OfficeMax stock took a 12% dive in late December after hedge fund K Capital Partners, an investor advocating a sale of the company, announced it was giving up its effort to replace OfficeMax directors. While the shares have rebounded since Mr. Duncan announced a plan to cut costs and redesign stores, they’re down 10% in the past year (closing Friday at $29.13), compared with a 19% rise for industry leader Staples Inc. and an 86% surge for No. 2 competitor Office Depot Inc.
MAKING IT WORK
Mr. Duncan was hired after a billing and accounting scandal that led to executive resignations. Eleven months on the job, he now has to prove his plan will work. In January, the former ShopKo Stores Inc. CEO said he would close 110 stores, expand higher-margin businesses such as printing services, redesign the stores and increase catalog sales by focusing on the small- and mid-sized business market.

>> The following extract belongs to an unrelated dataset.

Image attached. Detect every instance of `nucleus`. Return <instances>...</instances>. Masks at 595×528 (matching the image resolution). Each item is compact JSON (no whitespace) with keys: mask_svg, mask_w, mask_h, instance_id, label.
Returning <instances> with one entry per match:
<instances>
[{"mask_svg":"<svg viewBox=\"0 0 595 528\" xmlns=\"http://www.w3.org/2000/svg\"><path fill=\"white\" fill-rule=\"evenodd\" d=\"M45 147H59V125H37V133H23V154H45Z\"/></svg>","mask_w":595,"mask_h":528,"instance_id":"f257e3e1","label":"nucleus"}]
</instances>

He’s hoping to stanch the flow of red ink. In 2005, Itasca-based OfficeMax had a net loss, after preferred dividends, of $78.1 million, or 99 cents a share. That compares with net income of $161.1 million, or $1.77 a share, the year before. Sales fell 31% to $9.16 billion.

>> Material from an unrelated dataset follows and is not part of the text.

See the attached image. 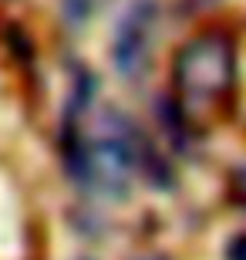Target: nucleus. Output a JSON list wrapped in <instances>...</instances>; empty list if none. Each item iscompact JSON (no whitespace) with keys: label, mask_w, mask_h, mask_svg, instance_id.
<instances>
[{"label":"nucleus","mask_w":246,"mask_h":260,"mask_svg":"<svg viewBox=\"0 0 246 260\" xmlns=\"http://www.w3.org/2000/svg\"><path fill=\"white\" fill-rule=\"evenodd\" d=\"M172 81L179 108L186 112H206L219 105L236 81V48L223 30H206L199 38L186 41L172 61Z\"/></svg>","instance_id":"nucleus-1"},{"label":"nucleus","mask_w":246,"mask_h":260,"mask_svg":"<svg viewBox=\"0 0 246 260\" xmlns=\"http://www.w3.org/2000/svg\"><path fill=\"white\" fill-rule=\"evenodd\" d=\"M152 41H155V4L152 0H135L115 27V41H112L115 71L128 81H135L149 68Z\"/></svg>","instance_id":"nucleus-2"},{"label":"nucleus","mask_w":246,"mask_h":260,"mask_svg":"<svg viewBox=\"0 0 246 260\" xmlns=\"http://www.w3.org/2000/svg\"><path fill=\"white\" fill-rule=\"evenodd\" d=\"M226 260H246V233L233 237V243L226 247Z\"/></svg>","instance_id":"nucleus-3"},{"label":"nucleus","mask_w":246,"mask_h":260,"mask_svg":"<svg viewBox=\"0 0 246 260\" xmlns=\"http://www.w3.org/2000/svg\"><path fill=\"white\" fill-rule=\"evenodd\" d=\"M233 193H236V200L246 206V169H239L236 173V183H233Z\"/></svg>","instance_id":"nucleus-4"}]
</instances>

Even if Mr. Duncan’s plan meets its goals, profitability likely will still lag Staples and Office Depot, Lehman Bros. analyst Bradley Thomas says.
MORE ATTRACTIVE TO BUYERS
Mr. Duncan aims to boost operating profit margins from 1.1% in 2005 to 4% in 2008, Mr. Thomas says. Margins were 8.2% at Staples and 4.4% at Office Depot last year, he says. Still, any improvement will help boost OfficeMax’s stock, the analyst says.

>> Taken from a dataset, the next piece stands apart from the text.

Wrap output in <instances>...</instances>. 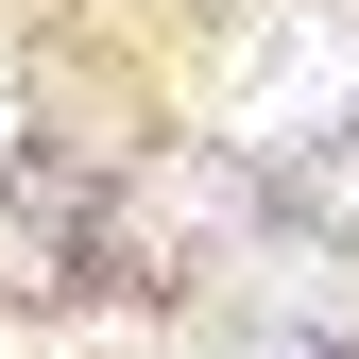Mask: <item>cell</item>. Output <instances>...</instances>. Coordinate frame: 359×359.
Masks as SVG:
<instances>
[{"instance_id":"1","label":"cell","mask_w":359,"mask_h":359,"mask_svg":"<svg viewBox=\"0 0 359 359\" xmlns=\"http://www.w3.org/2000/svg\"><path fill=\"white\" fill-rule=\"evenodd\" d=\"M205 103H222V137H342L359 120V18H257V34H222Z\"/></svg>"},{"instance_id":"2","label":"cell","mask_w":359,"mask_h":359,"mask_svg":"<svg viewBox=\"0 0 359 359\" xmlns=\"http://www.w3.org/2000/svg\"><path fill=\"white\" fill-rule=\"evenodd\" d=\"M240 291L274 308V325H342V308H359V274H342V257H240Z\"/></svg>"},{"instance_id":"3","label":"cell","mask_w":359,"mask_h":359,"mask_svg":"<svg viewBox=\"0 0 359 359\" xmlns=\"http://www.w3.org/2000/svg\"><path fill=\"white\" fill-rule=\"evenodd\" d=\"M0 359H154V325H120V308H103V325H18Z\"/></svg>"},{"instance_id":"4","label":"cell","mask_w":359,"mask_h":359,"mask_svg":"<svg viewBox=\"0 0 359 359\" xmlns=\"http://www.w3.org/2000/svg\"><path fill=\"white\" fill-rule=\"evenodd\" d=\"M0 154H18V69H0Z\"/></svg>"}]
</instances>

Ultimately, an improved OfficeMax could be sold and even divided up among Staples and Office Depot. Ten days before starting his job as CEO in April, Mr. Duncan reached a deal to sell retailer ShopKo to an investment group.
“Even if these improvements fall short of expectations, they will make the company more attractive to a potential buyer,” Gimme Credit debt analyst Evan Mann writes in a Jan. 30 report.
For his part, Mr. Duncan, who declines to comment for this article, has admitted he has his work cut out for him. “We’re in the process of a turnaround, and we’re going to have things go with us and against us along the way,” Mr. Duncan told investors last month. “But I would expect that 2006 would continue to get better.